| Text block |
You’ll also need to add a module called setup.py:

#!/usr/bin/env python

from setuptools import setup, find_packages

setup(
    name='myapp',
    version='0.1',
    description='Does awesome stuff',
    author='Steven Carlysle-Davies',
    author_email='steven.carlysle-davies@ed.ac.uk',
    entry_points={
        'console_scripts': [
            'myapp = app:main'
        ],
    },
)

Then, you just need to install your application into your environment:

$ pip install -e .

That’s it, you now have a full (if somewhat minimal) application ready to interact with:

$ myapp select "Journal of Software"
+-------------+----------------------+
| Field       | Value                |
+-------------+----------------------+
| Journal     | Journal of Software  |
| Publisher   | Computer Publishings |
| Print ISSN  | 0000-0000            |
| Online ISSN | 0000-0001            |
+-------------+----------------------+

You can also get the data in a different format:

$ myapp select -f json "Hardware Letters"
{
 "Online ISSN": "3333-0001",
 "Publisher": "XIT University Press",
 "Journal": "Hardware Letters",
 "Print ISSN": "3333-0000"
}

And use the interactive application:

$ myapp
(myapp) help select
usage: select [-h] [-f {json,shell,table,value,yaml}] [-c COLUMN]
 [--prefix PREFIX] [--max-width <integer>] [--print-empty]
 [--noindent]
 title

display details of journal with given title

positional arguments:
 title Title of journal to show

optional arguments:
 -h, --help show this help message and exit

...
(myapp) select -f value "Journal of Hardware"
Journal of Hardware
Computer Publishings
1111-0000
1111-0001
(myapp) quit
$

As you can see, a fairly powerful range of functionality for not much code. Let’s take a closer look at what’s going on.

First, we override the default constructor to App with some parameters to let cliff know what our application is and what it does, which is used in the generated help.

    def __init__(self):
        super().__init__(
            description='Does some awesome stuff',
            version='0.1',
            command_manager=CommandManager('myapp'),
            deferred_help=True,
        )

Next, we need to tell cliff what commands are available.

    def initialize_app(self, argv):
        commands = [ Select, ]
        for command in commands:
            self.command_manager.add_command(command.__name__.lower(), command)

The recommended way of doing this is actually through specifying entry-points in your setup.py. That would complicate this example, and in practice we’ve actually found that it’s more readable to specify them directly in your application, instead of having to edit a list in two places.

Next we define the command class. We’re inheriting from a built-in cliff command called ShowOne, which is useful for any commands where you want to show the details of one ‘thing’, e.g. a row, a file etc. The docstring is again used in the generated help text.

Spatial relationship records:
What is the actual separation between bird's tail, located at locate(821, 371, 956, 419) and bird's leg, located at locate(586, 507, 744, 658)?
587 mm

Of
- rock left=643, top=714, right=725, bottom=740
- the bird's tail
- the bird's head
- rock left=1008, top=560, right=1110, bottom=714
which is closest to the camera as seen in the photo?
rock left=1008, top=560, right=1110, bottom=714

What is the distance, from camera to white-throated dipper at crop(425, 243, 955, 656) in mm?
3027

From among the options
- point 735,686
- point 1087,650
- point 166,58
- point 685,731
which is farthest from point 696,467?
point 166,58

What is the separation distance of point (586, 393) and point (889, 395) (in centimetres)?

| Written problem |
Update the part of the cliff tutorial that opens with the words containing "(myapp) select -f" and closes with "the generated help.", replacing "powerful" with "useful".

| Exercise answer |
(myapp) select -f value "Journal of Hardware"
Journal of Hardware
Computer Publishings
1111-0000
1111-0001
(myapp) quit
$

As you can see, a fairly useful range of functionality for not much code. Let’s take a closer look at what’s going on.

First, we override the default constructor to App with some parameters to let cliff know what our application is and what it does, which is used in the generated help.